Eviation va maintenant analyser les données du vol avant de commencer les tests requis par la FAA et la production commerciale en 2025, avance Gregory Davis.
L’agence n’a pas souhaité s’exprimer sur le cas spécifique d’Eviation, mais a souligné que «de façon générale, la FAA peut certifier ces nouveaux appareils en utilisant son cadre réglementaire actuel».
«Certaines certifications pourraient obliger la FAA à émettre des conditions spéciales ou des critères de navigabilité supplémentaires, selon le type de projet», a ajouté un porte-parole.

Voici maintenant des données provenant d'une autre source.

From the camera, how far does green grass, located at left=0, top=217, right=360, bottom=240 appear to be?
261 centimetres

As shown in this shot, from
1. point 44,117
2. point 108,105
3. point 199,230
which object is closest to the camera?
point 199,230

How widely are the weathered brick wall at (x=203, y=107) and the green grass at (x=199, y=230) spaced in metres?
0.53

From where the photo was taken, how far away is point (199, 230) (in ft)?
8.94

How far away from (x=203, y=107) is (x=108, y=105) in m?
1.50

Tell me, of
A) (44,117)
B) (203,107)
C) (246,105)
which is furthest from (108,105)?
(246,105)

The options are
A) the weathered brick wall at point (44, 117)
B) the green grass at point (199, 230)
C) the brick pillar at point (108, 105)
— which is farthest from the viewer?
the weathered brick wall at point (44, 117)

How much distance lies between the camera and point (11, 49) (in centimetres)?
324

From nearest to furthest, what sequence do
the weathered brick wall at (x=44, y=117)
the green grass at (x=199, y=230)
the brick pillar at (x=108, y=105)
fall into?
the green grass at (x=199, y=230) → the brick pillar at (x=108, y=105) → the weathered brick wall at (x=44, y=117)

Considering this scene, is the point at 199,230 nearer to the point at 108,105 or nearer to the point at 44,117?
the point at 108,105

L’établissement de conditions spéciales est une réponse typique de la FAA lorsqu’il s’agit de nouvelles technologies, mais ce processus peut «prendre un certain temps», remarque Waruna Seneviratne de l’Institut national de recherche aéronautique de l’Université de Wichita.
La FAA va sans doute vouloir faire de nombreux tests avant de laisser des passagers monter, avance le spécialiste.
«Le but est de trouver l’incident, la mauvaise pièce, qui va faire s’écraser l’avion», explique-t-il.
Le fait qu’Alice soit un appareil entièrement nouveau, et non un appareil existant équipé de batteries électriques, comme c’était le cas de l’appareil d’Icelandair, représente une tâche «incroyablement complexe» pour la FAA et va rendre l’homologation onéreuse, avance Michel Merluzeau.
«Comment survivre assez longtemps en tant qu’entreprise quand on sait que la certification va prendre beaucoup de temps» et qu’on dépense beaucoup d’argent, remarque-t-il.
Eviation est actuellement soutenu par Clermont Group, un groupe d’investissement privé singapourien présidé par Richard Chandler, dont la fortune est estimée par Forbes à 2,6 milliards de dollars.
L’entreprise va «continuer à chercher d’autres fonds» parallèlement au processus de certification et de production, a indiqué un porte-parole.